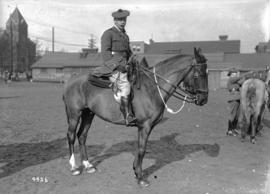 231st on parade [officer on horseback]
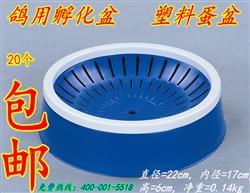 塑料巢盆 蓝色孵化鸽窝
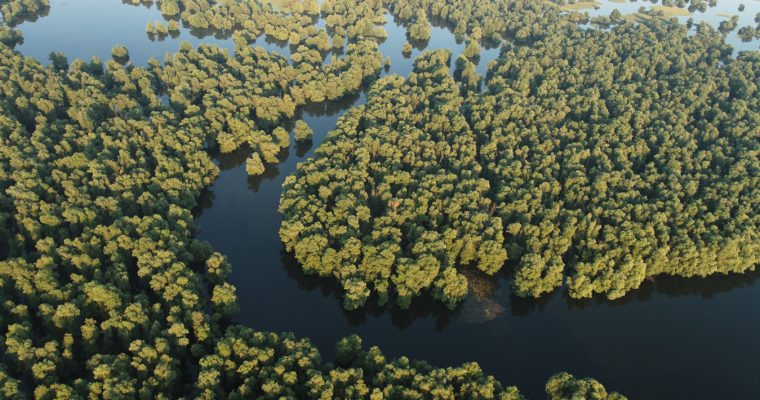 Flooded forests (swamp forests)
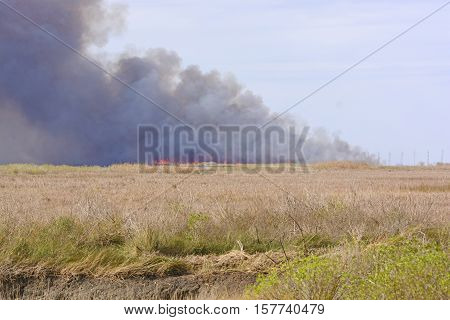 Flames in a Wildfire in the Bayou in the Sabine National Wildlife Refuge in Louisiana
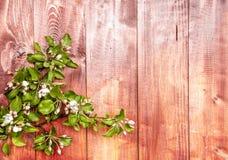 Apple-bloemen op houten achtergrond Stock Foto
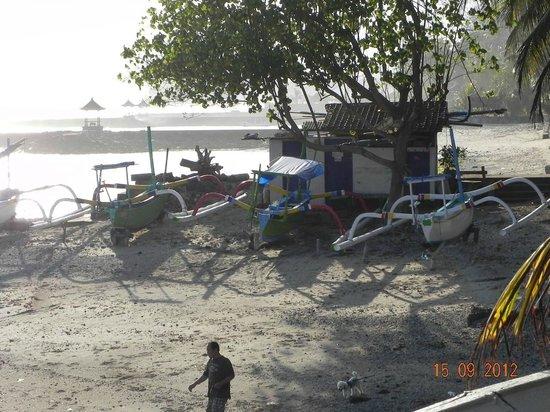 Pondok Bambu: Boats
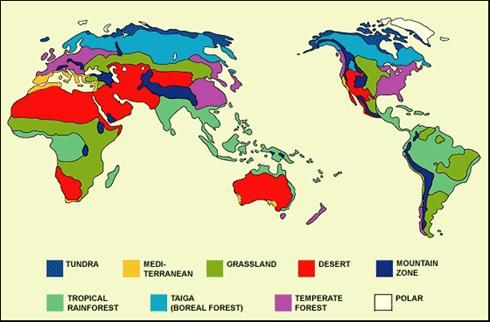 Biomes map ac geography biomes food security yr9 pinterest map of biomes of the world gumiabroncs Gallery
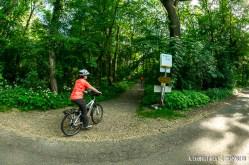 Parcul din Tulln, loc ideal de plimbare cu bicicletele si caiacele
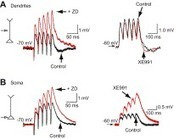 HCN and KV7 (M-) channels as targets for epilepsy treatment | Neuroscience_topics | Scoop.it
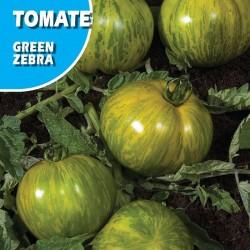 Semillas tomate green zebra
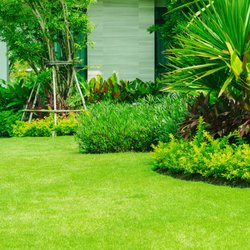 Image result for 27 Lawn Services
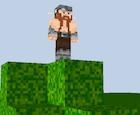 A Minecraft skin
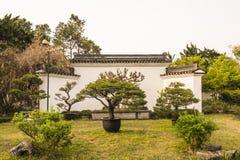 Бонзаи в саде Duojing Стоковая Фотография RF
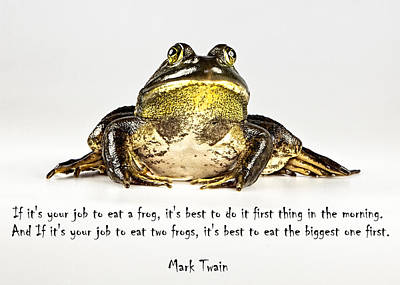 Eat Frog Art Print by John Crothers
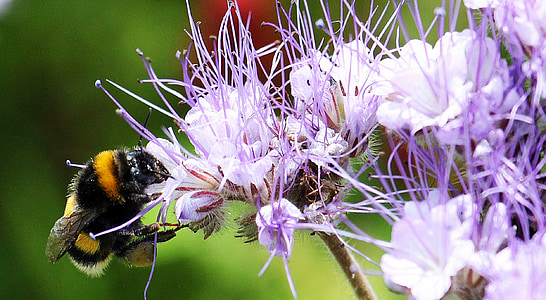 bee perching on purple and white flower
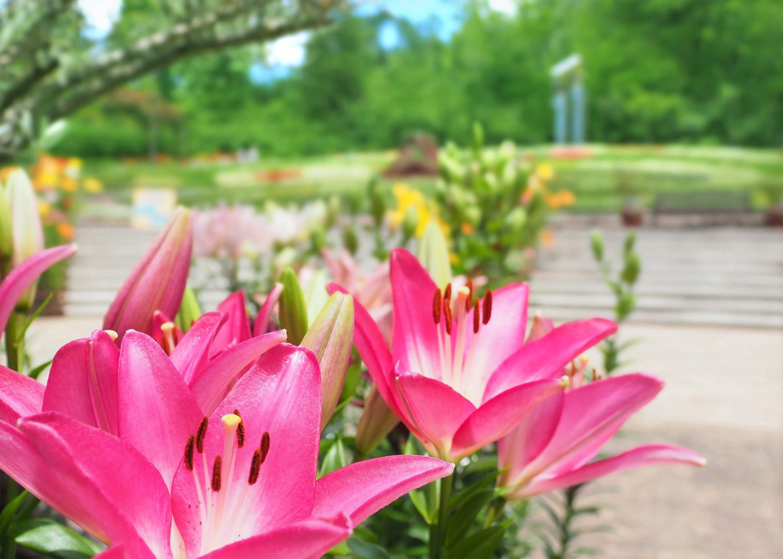 花の文化園_e0254493_2312247.jpg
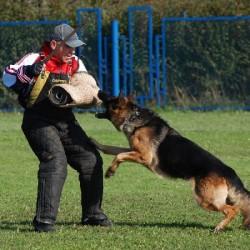 """Как научить собаку команде """"фас""""?"""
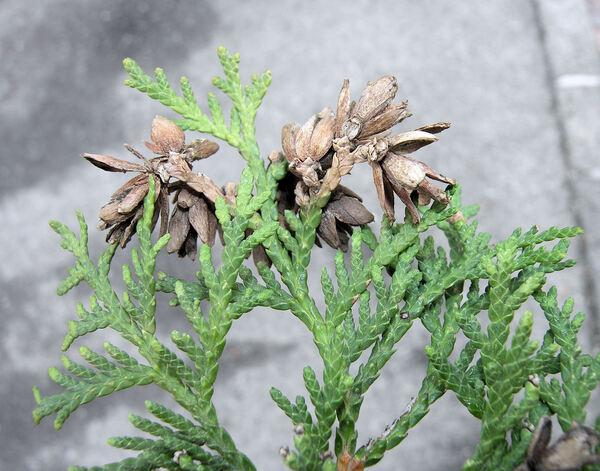 Thuja occidentalis L.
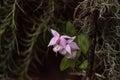 Purple Brassavola orchid Royalty Free Stock Photo
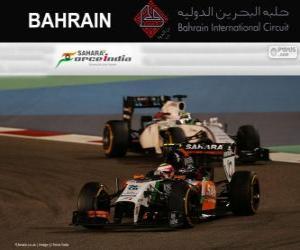 Puzzle Sergio Perez - Force India - Grand Prix Bahreïn 2014, 3e classés
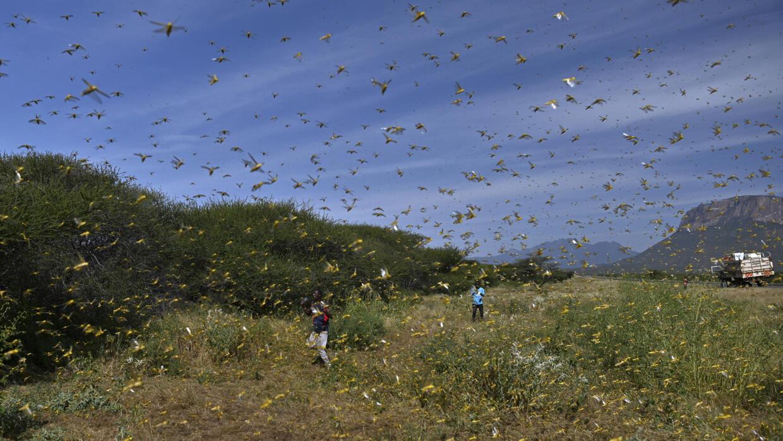 Invasion de criquets en Afrique de l'Est: cinq questions pour comprendre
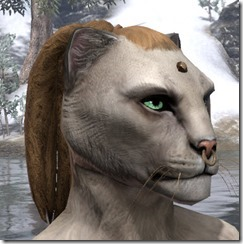 Nose Ring and Head Stud Khajiit Female 2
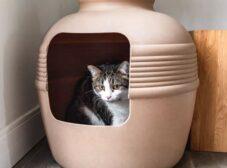 همه چیز در مورد مدفوع گربه؛ تفاوت ظاهر، رنگ و بوی مدفوع سالم با مدفوع غیرطبیعی!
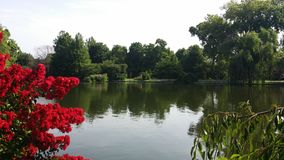 Lake View. Centennial Park Tennessee royalty free stock photo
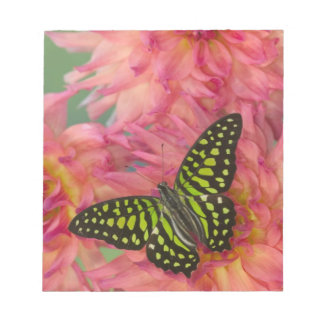 Sammamish Washington Photograph of Butterfly on 3 Notepad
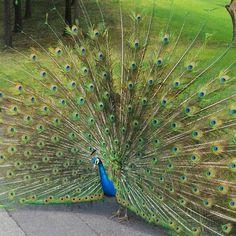 내가 관심을 가지자 날개를 쫙편 공작새. 그래 .. 너 이뻐. 최고야!!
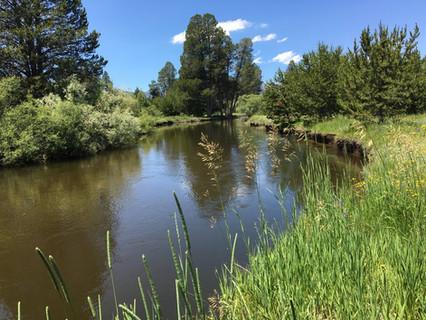 Upper Truckee Marsh Restoration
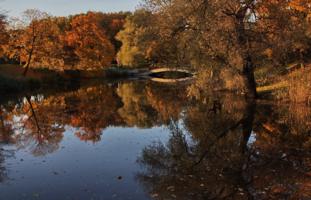 в парке хозяйничает осень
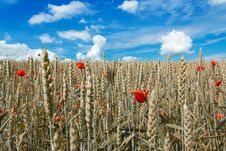 Free Golden Wheat With Red Poppy Stock Photos - 21563953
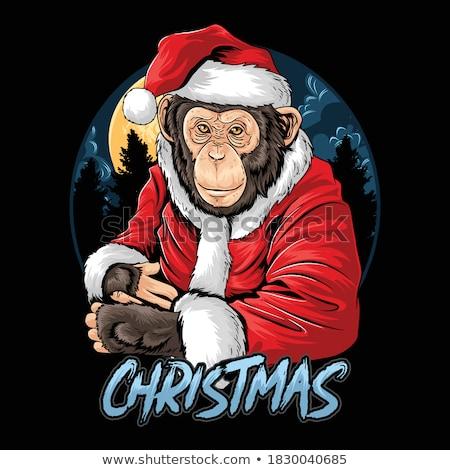 Karikatür gülen kış şempanze mutlu Stok fotoğraf © cthoman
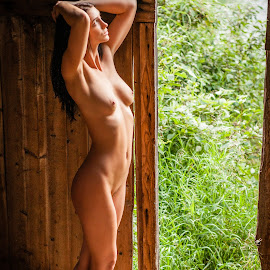 Looking Out by James Baker - Nudes & Boudoir Artistic Nude ( farm, model, nude, barn, kallia )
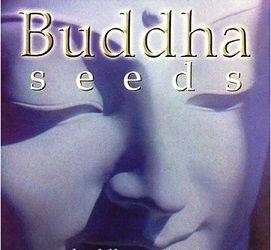 buddha-seeds_logo5-web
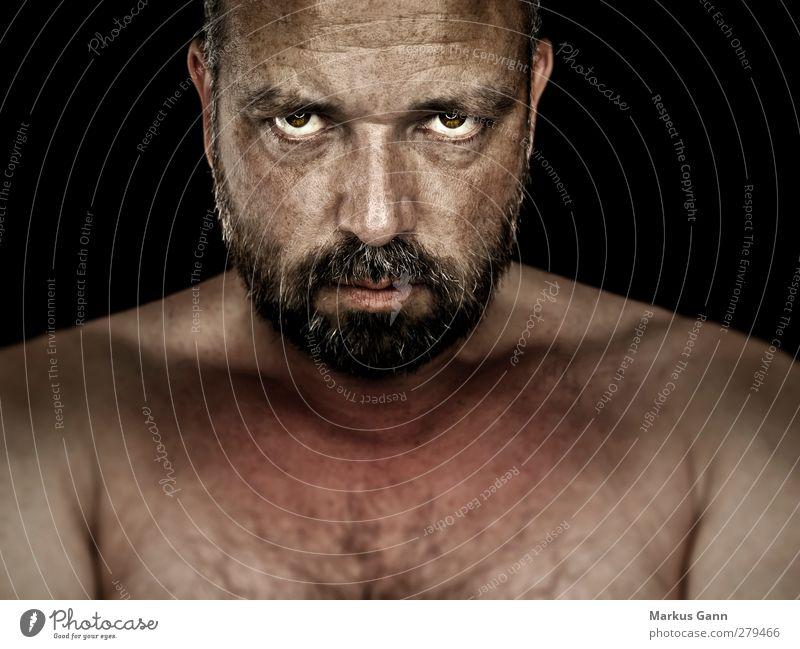 Mann Mensch maskulin Erwachsene 1 30-45 Jahre Blick Coolness muskulös stark braun schwarz Senior Ärger skurril expressiv Bart Auge Blick in die Kamera Farbfoto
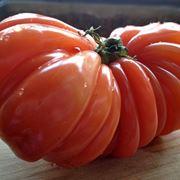 Coltivare pomodori coltivazione ortaggi coltivazione for Coltivare meloni
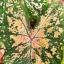 หัวบอนสี ลูกไม้ 210 ขนาด 1/2 นิ้วขึ้นไป thumbnail 1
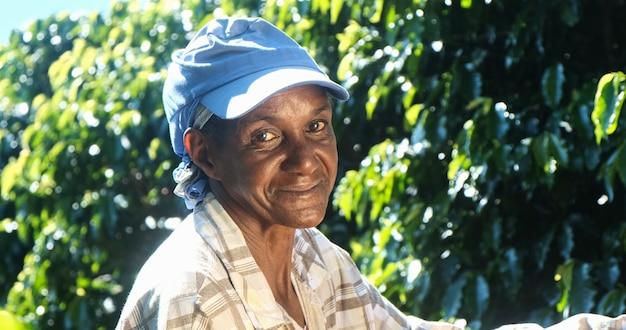 Femme souriante du brésil cueillant des graines de café rouge sur une plantation de café.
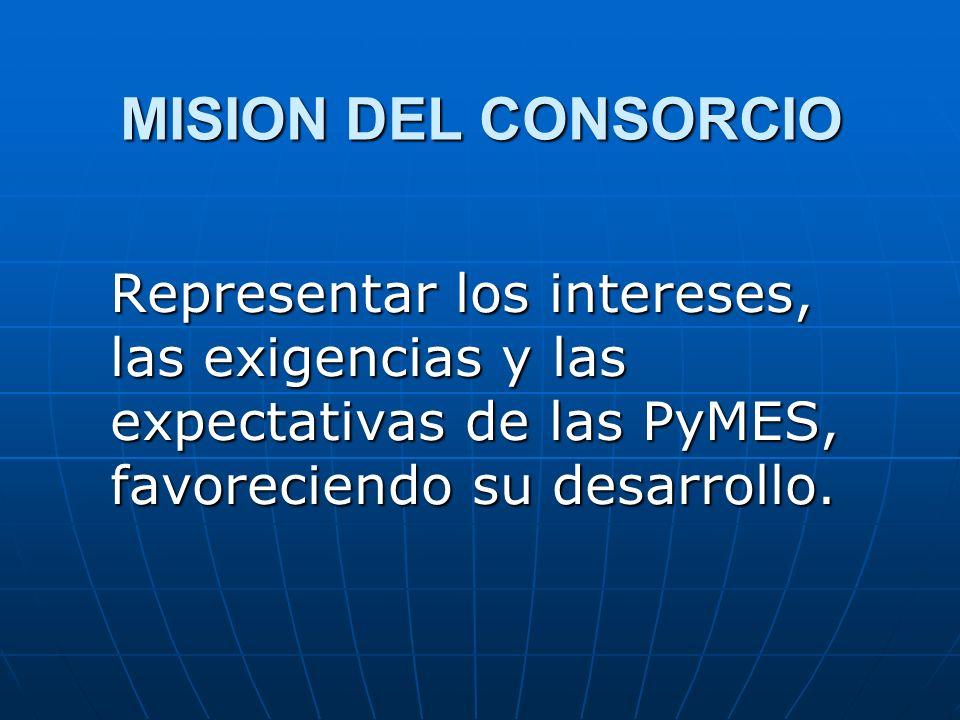 CONSORCIOS DE PROMOCION Estructura de servicios para: Asistencia legal, financiera y administrativa.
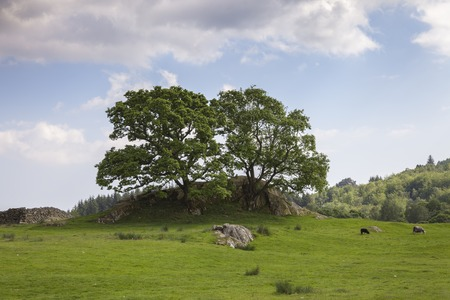 lake district: Outcrop with oak trees, The Lake District, Cumbria, England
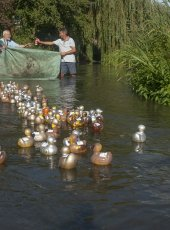 40 - Special duck race in honour of the Olympic Team GB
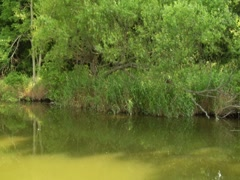 Stabilized River Scenic Nature Trees Vegetation Travel Boat Wildlife (2) Stock Footage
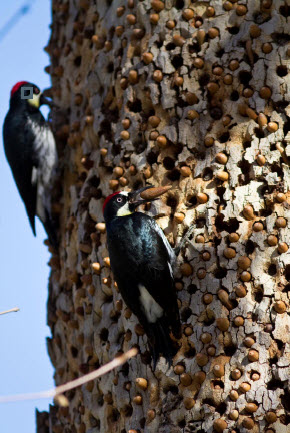 Caching Acorn Woodpeckers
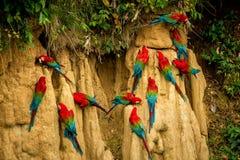 Les perroquets rouges sur l'argile lèchent manger l'ara de minerais, rouge et vert dans la forêt tropicale, Brésil, scène de faun images libres de droits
|---|
- WHAT YOU WILL DO -
Given the listing above, repeat exactly the lines starting at the one with "塑料巢盆 蓝色孵化鸽窝" and ending at the one with "Femme souriante du", inclusive, excluding pictures.

- EXPECTED ANSWER -
 塑料巢盆 蓝色孵化鸽窝
 Flooded forests (swamp forests)
 Flames in a Wildfire in the Bayou in the Sabine National Wildlife Refuge in Louisiana
 Apple-bloemen op houten achtergrond Stock Foto
 Pondok Bambu: Boats
 Biomes map ac geography biomes food security yr9 pinterest map of biomes of the world gumiabroncs Gallery
 Parcul din Tulln, loc ideal de plimbare cu bicicletele si caiacele
 HCN and KV7 (M-) channels as targets for epilepsy treatment | Neuroscience_topics | Scoop.it
 Semillas tomate green zebra
 Image result for 27 Lawn Services
 A Minecraft skin
 Бонзаи в саде Duojing Стоковая Фотография RF
 Eat Frog Art Print by John Crothers
 bee perching on purple and white flower
 花の文化園_e0254493_2312247.jpg
 """Как научить собаку команде """"фас""""?"""
 Thuja occidentalis L.
 Purple Brassavola orchid Royalty Free Stock Photo
 Puzzle Sergio Perez - Force India - Grand Prix Bahreïn 2014, 3e classés
 Invasion de criquets en Afrique de l'Est: cinq questions pour comprendre
 Nose Ring and Head Stud Khajiit Female 2
 همه چیز در مورد مدفوع گربه؛ تفاوت ظاهر، رنگ و بوی مدفوع سالم با مدفوع غیرطبیعی!
 Lake View. Centennial Park Tennessee royalty free stock photo
 Sammamish Washington Photograph of Butterfly on 3 Notepad
 내가 관심을 가지자 날개를 쫙편 공작새. 그래 .. 너 이뻐. 최고야!!
 Upper Truckee Marsh Restoration
 в парке хозяйничает осень
 Free Golden Wheat With Red Poppy Stock Photos - 21563953
 Karikatür gülen kış şempanze mutlu Stok fotoğraf © cthoman
 Looking Out by James Baker - Nudes & Boudoir Artistic Nude ( farm, model, nude, barn, kallia )
 buddha-seeds_logo5-web
 Mann Mensch maskulin Erwachsene 1 30-45 Jahre Blick Coolness muskulös stark braun schwarz Senior Ärger skurril expressiv Bart Auge Blick in die Kamera Farbfoto
 Coltivare pomodori coltivazione ortaggi coltivazione for Coltivare meloni
 หัวบอนสี ลูกไม้ 210 ขนาด 1/2 นิ้วขึ้นไป thumbnail 1
 Femme souriante du brésil cueillant des graines de café rouge sur une plantation de café.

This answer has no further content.